Lo spettro di Battistello di Sorbello
Nell'antico castello di Sorbello si racconta che ogni anno, il 19 luglio, si manifesterebbe il "fantasma" di Battistello, giovane ed unico figlio naturale del reggente Guidone I (1501-54), celibe, e di Rosa di Bagnolo, donna non nobile. Il ragazzo, erede presuntivo del feudo, fu fatto decapitare nel salone della giustizia del maniero, il 19 luglio 1558, per ordine dello zio Lodovico II, succeduto al fratello. Lo "spettro", con la testa penzolante, percorrerebbe la sala del trono per poi discendere attraverso una rampa di scale non più esistente. Battistello, in un primo tempo, aveva accettato la successione dello zio, ma non smise di tramare nell'ombra contro di lui. La nascita del cugino, futuro Tancredi II (il marchese aveva ormai 60 anni), aggravò la situazione del ragazzo, al punto che lo zio decise di liberarsene.[17][18][19]
Il castello
Il castello di Sorbello non è circondato da mura difensive, ma caratterizzato da due solenni accessi separati da un vasto atrio in cui si innalza un maestoso scalone, sovrastante le buie prigioni feudali, dove i detenuti erano costretti a corrispondere al reggente una certa somma per il mantenimento. L'edificio, ubicato nella zona centrale dell'antico feudo, fu eretto intorno al 1007.[20] Da fortilizio fu trasformato in residenza signorile nel Seicento e il piano nobile decorato secondo lo stile barocco. Interessante la cappella di Sant'Andrea (patrono del marchesato e della dinastia regnante), al piano terra, con una pala raffigurante l'apostolo e due altari ai lati: qui venivano officiati tutti i riti religioni riguardanti la famiglia comitale, compresa l'intronizzazione del feudatario. Il maniero è l'edificio più vasto della valle, è posizionato sulla cima di un'altura boscosa di 389 metri e formato da una costruzione rettangolare, con rivellino e torre con merli ghibellini, immessa in una base trapezoidale con garitte ai vertici.

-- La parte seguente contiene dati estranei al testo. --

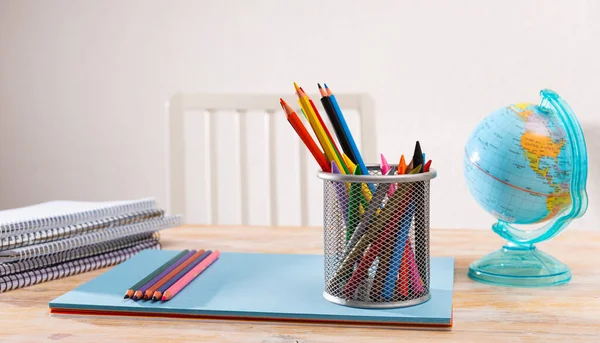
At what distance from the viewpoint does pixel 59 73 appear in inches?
123

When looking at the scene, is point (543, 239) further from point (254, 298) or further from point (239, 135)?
point (239, 135)

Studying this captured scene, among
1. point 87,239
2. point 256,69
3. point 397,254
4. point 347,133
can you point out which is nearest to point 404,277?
point 397,254

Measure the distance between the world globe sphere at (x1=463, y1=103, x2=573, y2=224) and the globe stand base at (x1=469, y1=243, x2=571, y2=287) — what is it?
52mm

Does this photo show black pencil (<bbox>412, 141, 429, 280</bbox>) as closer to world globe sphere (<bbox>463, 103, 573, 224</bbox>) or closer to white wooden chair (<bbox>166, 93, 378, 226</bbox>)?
world globe sphere (<bbox>463, 103, 573, 224</bbox>)

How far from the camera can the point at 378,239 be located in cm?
71

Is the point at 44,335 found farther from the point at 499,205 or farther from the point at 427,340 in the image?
the point at 499,205

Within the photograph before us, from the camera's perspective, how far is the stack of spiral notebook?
0.90 metres

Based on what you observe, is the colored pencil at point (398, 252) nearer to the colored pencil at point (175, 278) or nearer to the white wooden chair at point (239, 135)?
the colored pencil at point (175, 278)

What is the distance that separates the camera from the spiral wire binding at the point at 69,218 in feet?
2.97

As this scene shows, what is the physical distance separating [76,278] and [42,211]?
140 mm

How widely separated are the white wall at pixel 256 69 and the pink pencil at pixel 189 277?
1.87 meters

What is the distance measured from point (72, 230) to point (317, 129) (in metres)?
0.41

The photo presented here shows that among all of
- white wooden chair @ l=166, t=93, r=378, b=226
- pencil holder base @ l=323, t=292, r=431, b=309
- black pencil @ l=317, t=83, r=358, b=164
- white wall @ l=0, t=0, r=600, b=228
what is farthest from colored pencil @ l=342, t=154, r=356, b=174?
white wall @ l=0, t=0, r=600, b=228

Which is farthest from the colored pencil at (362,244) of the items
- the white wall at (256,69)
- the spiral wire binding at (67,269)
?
the white wall at (256,69)
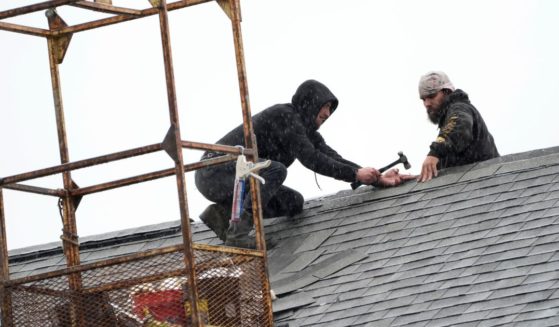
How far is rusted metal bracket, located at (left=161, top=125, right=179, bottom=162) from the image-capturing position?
9.97 metres

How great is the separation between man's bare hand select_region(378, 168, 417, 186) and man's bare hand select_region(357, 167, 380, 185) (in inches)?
2.1

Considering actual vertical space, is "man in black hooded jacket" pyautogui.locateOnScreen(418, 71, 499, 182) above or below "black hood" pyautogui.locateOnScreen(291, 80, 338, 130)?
below

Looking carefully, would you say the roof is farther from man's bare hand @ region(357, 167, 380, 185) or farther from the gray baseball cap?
the gray baseball cap

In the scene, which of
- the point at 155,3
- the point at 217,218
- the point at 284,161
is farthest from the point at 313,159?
the point at 155,3

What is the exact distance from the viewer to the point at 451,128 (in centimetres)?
1280

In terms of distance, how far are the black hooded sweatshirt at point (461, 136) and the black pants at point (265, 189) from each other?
1.24m

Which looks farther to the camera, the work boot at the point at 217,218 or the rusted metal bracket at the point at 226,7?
the work boot at the point at 217,218

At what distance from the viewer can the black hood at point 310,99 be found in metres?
13.3

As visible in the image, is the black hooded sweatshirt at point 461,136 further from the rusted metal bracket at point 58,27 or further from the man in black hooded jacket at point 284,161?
the rusted metal bracket at point 58,27

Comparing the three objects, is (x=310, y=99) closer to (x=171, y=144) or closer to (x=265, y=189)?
(x=265, y=189)

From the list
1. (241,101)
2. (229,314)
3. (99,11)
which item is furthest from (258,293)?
(99,11)

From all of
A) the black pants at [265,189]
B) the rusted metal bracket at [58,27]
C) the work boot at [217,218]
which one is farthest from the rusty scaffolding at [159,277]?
the work boot at [217,218]

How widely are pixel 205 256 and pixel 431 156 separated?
9.97 ft

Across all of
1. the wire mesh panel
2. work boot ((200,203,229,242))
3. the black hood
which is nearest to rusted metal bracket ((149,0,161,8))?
the wire mesh panel
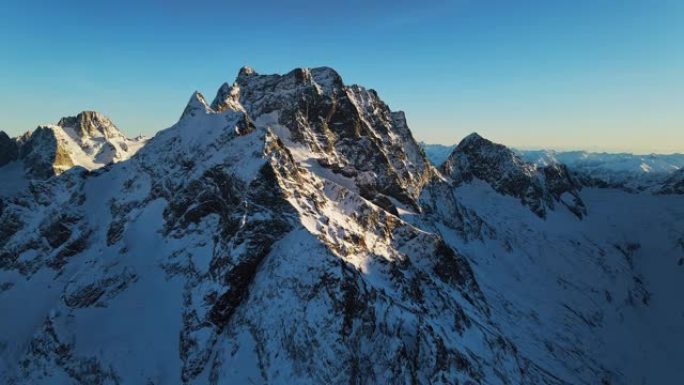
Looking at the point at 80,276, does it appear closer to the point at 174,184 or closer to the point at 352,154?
the point at 174,184

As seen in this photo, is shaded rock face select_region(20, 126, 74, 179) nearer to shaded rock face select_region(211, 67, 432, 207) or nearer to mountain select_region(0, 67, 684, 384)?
mountain select_region(0, 67, 684, 384)

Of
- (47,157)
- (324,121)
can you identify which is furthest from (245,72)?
(47,157)

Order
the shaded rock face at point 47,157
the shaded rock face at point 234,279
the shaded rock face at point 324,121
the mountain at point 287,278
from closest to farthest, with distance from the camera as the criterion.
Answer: the shaded rock face at point 234,279 → the mountain at point 287,278 → the shaded rock face at point 324,121 → the shaded rock face at point 47,157

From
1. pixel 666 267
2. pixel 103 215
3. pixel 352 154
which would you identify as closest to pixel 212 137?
pixel 103 215

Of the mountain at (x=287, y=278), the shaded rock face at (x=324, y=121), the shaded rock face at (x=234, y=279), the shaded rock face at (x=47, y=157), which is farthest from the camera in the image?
the shaded rock face at (x=47, y=157)

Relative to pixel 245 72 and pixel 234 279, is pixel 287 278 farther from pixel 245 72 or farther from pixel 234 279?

I Bourbon di Sorbello, che ancora ne sono i proprietari, sono iscritti nel Libro d'Oro della Nobiltà italiana anche come conti di Montegualandro, nobili di Velletri, patrizi di Perugia e Chiusi.[8] La torre principale della rocca ancora sovrasta la valle del Niccone e Borgo Sant'Andrea che nel XIX secolo contava 19 fuochi e 108 residenti: il parco ha una superficie di 24 ettari. L'interno è contraddistinto da 365 vani come i giorni dell'anno solare: si notano l'appartamento di rappresentanza, la sala del trono, lo studio del reggente, il salone dei busti, alcuni dipinti con scene di battaglie, un pregevole arazzo Gobelin e il ritratto di Guidone I, padre di Battistello. Al piano terra si trovano i locali di servizio e la stanza di giustizia, dove il marchese esercitava il potere giurisdizionale; al secondo piano gli alloggi per la servitù e i solai. Dalla grande corte, al pian terreno, partiva il banditore per informare i sudditi sul contenuto delle gride, ovvero le norme giuridiche feudali.[21]